Exercise details: The goal is an unaltered copy of the records below, minus any images.

The data:
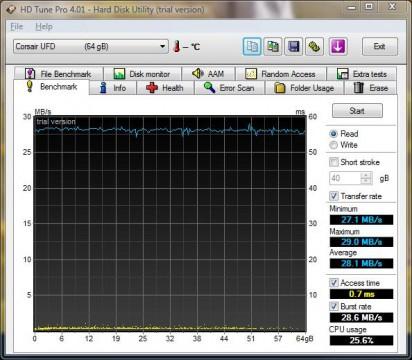 HD Tune Pro Benchmarks  - CMFUSBSRVR-64GBGT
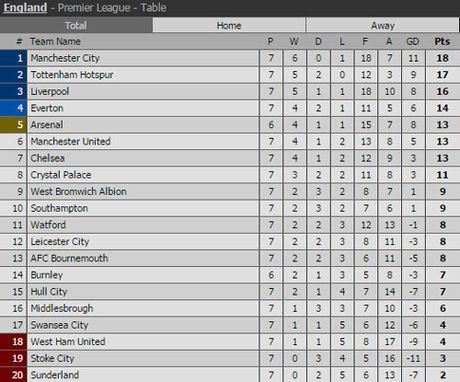 Clip Tottenham khien Man City thua tran dau tien duoi thoi Guardiola - Anh 2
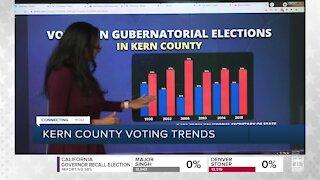 Kern County voting trends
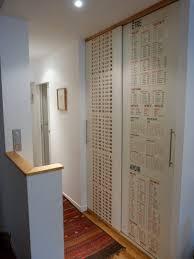 tapisserie bureau des multiplications et des conjugaisons pour habiller les portes de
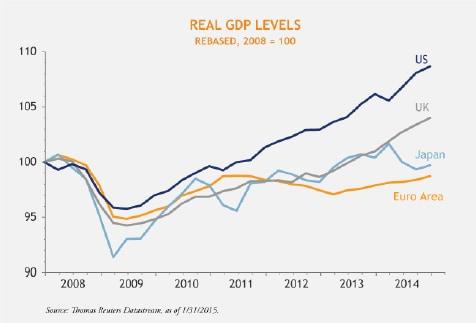 Dollaro e Fed: un rapporto di amore e odio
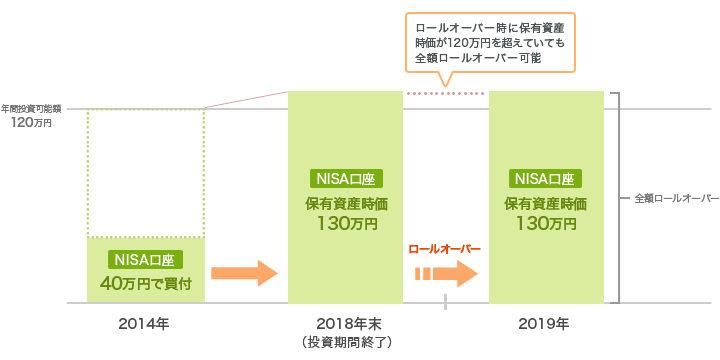 一般NISA口座で120万円以上の時価総額の資産を保有している場合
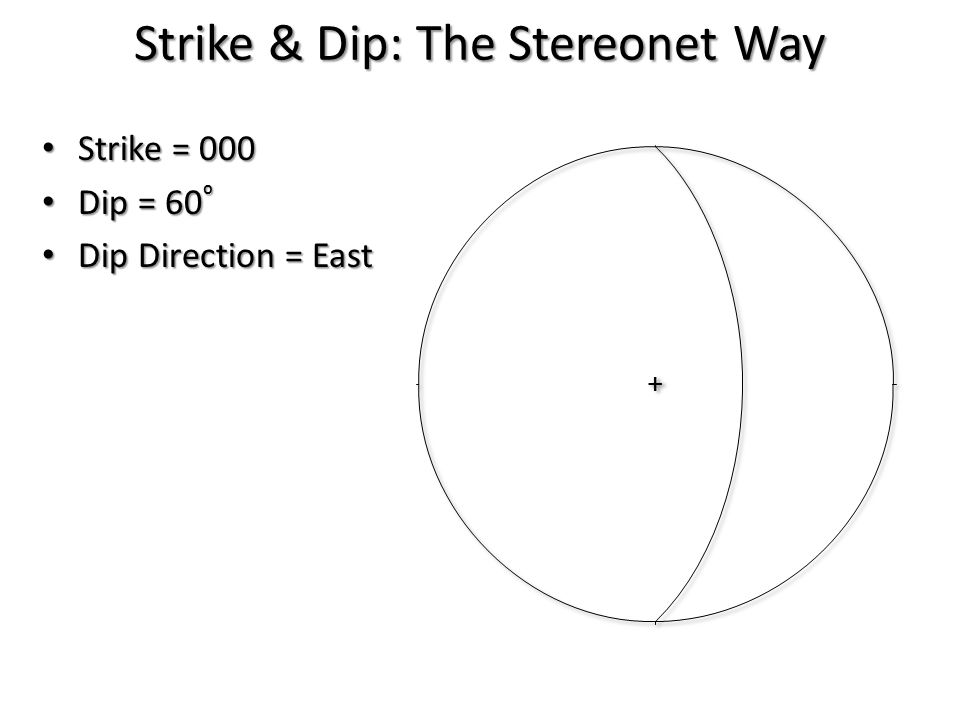 Strike & Dip: The Stereonet Way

Answer below:
 HD Tune Pro Benchmarks  - CMFUSBSRVR-64GBGT
 Clip Tottenham khien Man City thua tran dau tien duoi thoi Guardiola - Anh 2
 Kern County voting trends
 tapisserie bureau des multiplications et des conjugaisons pour habiller les portes de
 Dollaro e Fed: un rapporto di amore e odio
 一般NISA口座で120万円以上の時価総額の資産を保有している場合
 Strike & Dip: The Stereonet Way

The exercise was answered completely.